面白くもなさそうに彼は答える。そう、榛瑠はたまにこんな風にひどく私に冷たくなる。

なんで?喉のあたりが詰まったように感じる。

「私、本当に指輪もらっていいの?返そうか?」

「返品不可」

榛瑠は冷たく言い切る。だったらもうちょっと優しくしてくれてもいいじゃない。

右手で指輪をさわる。涙がでそうだった。

「そんなんだから疑っちゃうんじゃない。本当は嫌われてるんじゃないかとか、ただお嬢様だから相手してくれてるとか、会社のためにもどってきたとか、思うんじゃない」

そうよ、「私のせいじゃない!榛瑠がいつだって悪いのよ!」

涙が滲んだ。いまさっき、最高に幸福だったのに。なんで?

榛瑠が私を抱き寄せた。広くて温かくていい匂いがする。

「あなたは私にとってはずっとお嬢様ですよ。ワガママで勝手で可愛い、ね。

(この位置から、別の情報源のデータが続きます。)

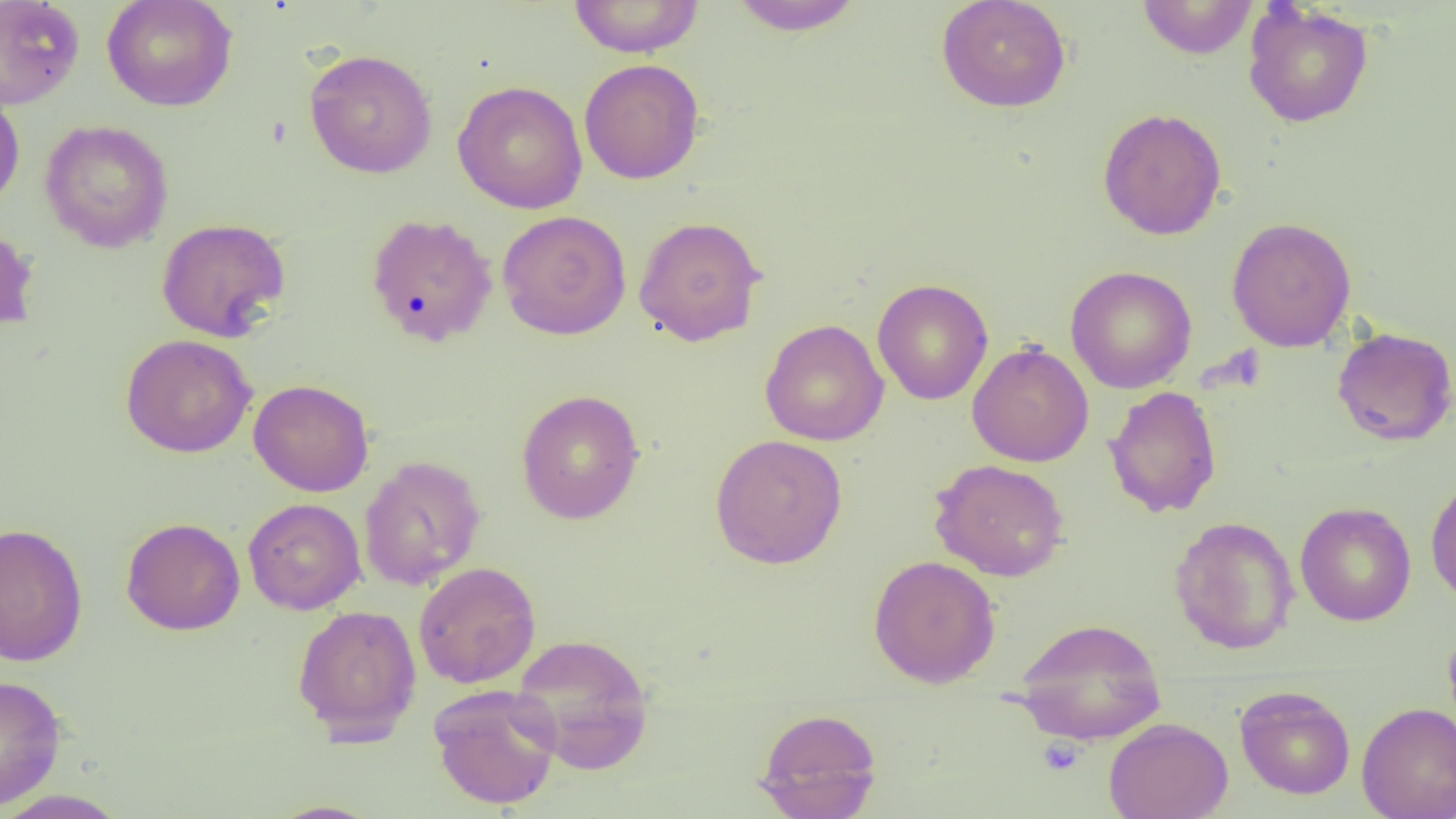
Summary:
  - Coordinate format: approximate bounding boxes as (x1,y1)-(x2,y2) corner pairs in pixels
  - Platelet locations: (1038,736)-(1085,776)
  - Uninfected red blood cell locations: (0,0)-(85,110), (102,0)-(238,111), (568,0)-(705,58), (728,0)-(864,36), (936,0)-(1071,113), (1137,1)-(1258,59), (1242,3)-(1374,128), (304,48)-(438,178), (578,58)-(705,184), (452,80)-(588,214), (0,86)-(25,214), (1097,108)-(1227,240), (40,119)-(174,253), (497,210)-(631,340), (365,213)-(498,347), (633,215)-(767,346), (1226,217)-(1357,352), (156,218)-(291,342), (0,222)-(39,335), (1065,265)-(1197,394), (872,279)-(993,405), (760,319)-(889,446), (1331,327)-(1456,446), (120,334)-(257,458), (967,341)-(1094,467), (249,379)-(374,497), (1104,386)-(1222,518), (516,389)-(645,525), (710,434)-(848,569), (358,456)-(486,591), (929,458)-(1070,581), (1425,474)-(1456,606), (243,497)-(366,615), (1295,502)-(1416,626), (1169,515)-(1299,655), (120,517)-(245,636), (0,522)-(88,666), (868,554)-(1001,688), (413,561)-(541,688), (292,604)-(423,742), (1012,618)-(1166,742), (1442,625)-(1456,737), (510,633)-(655,774), (0,675)-(66,809), (428,684)-(562,810), (1234,685)-(1355,800), (1356,702)-(1456,818), (755,707)-(883,818), (1104,717)-(1233,819), (0,789)-(130,818), (264,799)-(384,818)
  - Slide-level diagnosis: no evidence of blood parasites
  - Image size: 1456×819 pixels
  - Magnification: 1000x
  - Modality: light microscopy
  - Field of view: single
  - Preparation: thin blood film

どこかの条件だけはいい男と適当に幸せになるはずの人だったのに、いつまでたってもフラフラしてるし。お陰でこんなことになる」

散々したお見合いの話?それとも破談になった婚約者の話?私は彼から体を離した。

「かわいそうに思ってもらわなくてもいいよ。そんなのなら要らない」

「かわいそう?あなたのどこが?むしろかわいそうなのは私ですよ」

「それこそどこが?いつだって俺様顔で好き勝手やってたくせに!」

そんなあなたをいつだって追いかけていた。そしていつだって届かなかった。